Specialisation is perhaps increasingly important in 2023 with the return of inflation since the cost of money is greater, and any deployment of working capital needs to comfortably beat cash returns for trading to be worthwhile.
My business is all about buying well, about building stock. It’s about creating a position of power with your stock holding so that you are buying the best wines that you can possibly buy at the best prices you possibly can and that is difficult to do if you haven’t got the right inventory management system.
The hybrid proposition-shaper
In practice more of the fine wine market is moving to a blended model to benefit from the value that each model can deliver.
This approach optimises use of working capital, fuels business growth and provides choice to clients, especially where next day delivery isn’t a priority.
Fit-for-purpose technology to support the hybrid model is essential, to differentiate stock ownership, to determine what goes into the balance sheet and what doesn’t, to systemise the ordering process through back to back generation of supplier purchase orders triggered by the raising of sales orders, and to manage delivery estimates and supply chain.
Are collectors unconscious power brokers?
Against the backdrop of a move to low margin/ low stockholding on the one hand, increasing specialisation among stockholders on the other, and rising bank rates, the question has to be asked: are collectors in a stronger position than they realise to fill the stockholding inventory gap?
The last 20 years’ economics have been favourable to collectors. The cost of capital has been low and a great deal of investor money is looking for a home with a purpose and a stable return.
Individually, top collectors hold more stock than most merchants. There are a lot more large collections than you might imagine. Collectors buy more wine than they consume, so their collections mature, at which point the opportunity presents to become providers of virtual stock.
Of course a substantial part of the secondary market is already represented by the consignment or broking of collector wines held in storage. We know of at least one, once-dominant, stockholder merchant who buys very little these days, because they have so much client stored wine that they’re able to leverage.
However as the low cost, low inventory model develops, and as the two archetypes begin to break down into a blend of sourcing strategies in the search for market differentiation, the collector-stockholder could end up with rather more market power than they realise.
Will collectors be the salt and pepper of virtual inventories, providing mature stocks and interest by which differentiation can be achieved?
Industry-specific technology is key to success
Regardless of the business model, the anchor to facilitate success is industry-specific software, built to systematically support these models through the use of multi-threaded inventory management, flexible workflow management and market connectivity.

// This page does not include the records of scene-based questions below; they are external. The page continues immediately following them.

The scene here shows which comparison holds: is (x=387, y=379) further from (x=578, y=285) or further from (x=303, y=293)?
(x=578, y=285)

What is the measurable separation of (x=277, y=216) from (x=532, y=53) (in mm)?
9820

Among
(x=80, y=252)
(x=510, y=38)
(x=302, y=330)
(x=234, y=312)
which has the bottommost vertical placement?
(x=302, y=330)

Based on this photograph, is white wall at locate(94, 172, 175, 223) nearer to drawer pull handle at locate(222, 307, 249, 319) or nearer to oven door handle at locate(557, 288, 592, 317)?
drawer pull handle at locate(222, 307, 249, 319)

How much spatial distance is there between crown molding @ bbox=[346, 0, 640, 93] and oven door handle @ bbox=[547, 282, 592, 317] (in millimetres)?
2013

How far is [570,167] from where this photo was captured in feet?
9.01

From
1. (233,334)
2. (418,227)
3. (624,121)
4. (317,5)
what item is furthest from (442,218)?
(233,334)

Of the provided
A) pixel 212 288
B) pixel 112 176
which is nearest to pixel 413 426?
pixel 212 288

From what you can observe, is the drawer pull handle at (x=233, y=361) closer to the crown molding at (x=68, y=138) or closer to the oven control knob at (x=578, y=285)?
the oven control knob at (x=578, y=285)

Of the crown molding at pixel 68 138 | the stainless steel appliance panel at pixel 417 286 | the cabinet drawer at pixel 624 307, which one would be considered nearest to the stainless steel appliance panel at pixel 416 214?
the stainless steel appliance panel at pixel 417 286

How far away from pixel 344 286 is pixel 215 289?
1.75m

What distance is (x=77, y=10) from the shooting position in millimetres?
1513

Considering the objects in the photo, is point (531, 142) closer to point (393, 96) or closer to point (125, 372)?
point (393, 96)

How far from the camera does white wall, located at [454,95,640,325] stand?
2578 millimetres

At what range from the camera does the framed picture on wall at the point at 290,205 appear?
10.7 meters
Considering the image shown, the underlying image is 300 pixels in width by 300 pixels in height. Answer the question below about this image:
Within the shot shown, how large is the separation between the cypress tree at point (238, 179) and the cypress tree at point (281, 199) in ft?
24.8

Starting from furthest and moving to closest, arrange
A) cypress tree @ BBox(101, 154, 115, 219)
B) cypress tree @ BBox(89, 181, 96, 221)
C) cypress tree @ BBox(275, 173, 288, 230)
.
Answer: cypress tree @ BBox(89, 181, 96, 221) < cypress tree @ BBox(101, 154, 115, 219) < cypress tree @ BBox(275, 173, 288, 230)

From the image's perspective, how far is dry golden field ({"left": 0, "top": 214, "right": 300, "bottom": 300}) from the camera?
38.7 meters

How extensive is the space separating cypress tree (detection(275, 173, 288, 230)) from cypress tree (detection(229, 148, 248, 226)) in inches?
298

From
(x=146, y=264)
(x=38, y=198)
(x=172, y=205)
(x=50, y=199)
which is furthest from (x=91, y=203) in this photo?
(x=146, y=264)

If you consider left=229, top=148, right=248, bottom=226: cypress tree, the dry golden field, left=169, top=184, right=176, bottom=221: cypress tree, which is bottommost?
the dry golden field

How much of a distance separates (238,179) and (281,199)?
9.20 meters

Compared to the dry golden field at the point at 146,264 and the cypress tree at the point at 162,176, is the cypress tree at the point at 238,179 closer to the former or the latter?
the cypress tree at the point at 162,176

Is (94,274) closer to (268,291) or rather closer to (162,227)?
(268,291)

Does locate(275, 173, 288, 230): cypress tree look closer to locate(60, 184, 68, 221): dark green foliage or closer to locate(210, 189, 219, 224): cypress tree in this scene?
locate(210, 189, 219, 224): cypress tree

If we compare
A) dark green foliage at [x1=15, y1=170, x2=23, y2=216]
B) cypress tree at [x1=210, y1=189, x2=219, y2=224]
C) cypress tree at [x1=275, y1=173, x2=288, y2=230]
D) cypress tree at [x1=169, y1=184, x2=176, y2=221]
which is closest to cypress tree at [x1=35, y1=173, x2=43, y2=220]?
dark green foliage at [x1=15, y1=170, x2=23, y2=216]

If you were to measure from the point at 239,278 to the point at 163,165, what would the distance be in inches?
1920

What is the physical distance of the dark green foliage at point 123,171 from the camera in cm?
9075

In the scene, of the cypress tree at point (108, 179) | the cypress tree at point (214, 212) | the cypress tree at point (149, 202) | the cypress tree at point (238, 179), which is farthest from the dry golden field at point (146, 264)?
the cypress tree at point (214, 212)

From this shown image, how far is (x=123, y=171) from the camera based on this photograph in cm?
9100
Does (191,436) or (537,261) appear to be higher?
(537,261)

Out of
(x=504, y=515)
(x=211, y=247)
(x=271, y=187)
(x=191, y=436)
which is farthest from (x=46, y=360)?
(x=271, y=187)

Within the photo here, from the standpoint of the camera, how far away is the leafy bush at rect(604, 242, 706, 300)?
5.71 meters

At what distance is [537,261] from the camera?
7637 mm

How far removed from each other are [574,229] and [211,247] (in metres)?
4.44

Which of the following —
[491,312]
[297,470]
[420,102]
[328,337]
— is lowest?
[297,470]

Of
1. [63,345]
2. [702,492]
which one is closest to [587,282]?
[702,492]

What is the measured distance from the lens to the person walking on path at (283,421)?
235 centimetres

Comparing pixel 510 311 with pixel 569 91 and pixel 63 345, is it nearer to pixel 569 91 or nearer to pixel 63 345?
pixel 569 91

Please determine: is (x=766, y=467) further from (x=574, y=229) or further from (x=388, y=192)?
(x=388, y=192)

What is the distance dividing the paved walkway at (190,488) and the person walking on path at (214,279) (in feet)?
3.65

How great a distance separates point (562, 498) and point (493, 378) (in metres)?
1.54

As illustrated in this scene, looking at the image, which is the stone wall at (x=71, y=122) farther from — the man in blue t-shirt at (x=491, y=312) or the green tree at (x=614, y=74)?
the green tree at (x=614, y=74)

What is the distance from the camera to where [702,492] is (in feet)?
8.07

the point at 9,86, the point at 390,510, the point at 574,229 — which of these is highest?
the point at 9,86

Wine Hub client James Sowden, operator of Cavendish Wine, is firmly in the camp of there being power in stockholding if you have the technology to support your stock buying and selling strategy. “My business is all about buying well, about building stock. It’s about creating a position of power with your stock holding so that you are buying the best wines that you can possibly buy at the best prices you possibly can and that is difficult to do if you haven’t got the right inventory management system.” James further elaborates, “Having a huge amount of stock meant needing a system that could enable us to manage our purchase orders, sales orders, inventory management and warehouse communication as easily as possible.”
For Stuart Dale, operating a virtual stock model is what Crop & Vine is all about. “The idea of creating a high-tech, high-touch model (a phrase coined from the financial world) and the ultimate brokerage model is what we really wanted to achieve. We’re using technology to make sense of this leviathan of information and data, understand the market, give our clients the tools to be able to make sensible buying decisions and present them with unbiased buying opportunities. We wanted something that was essentially a one-stop-shop for all of our supplier and client stock management, inventory management and invoicing.”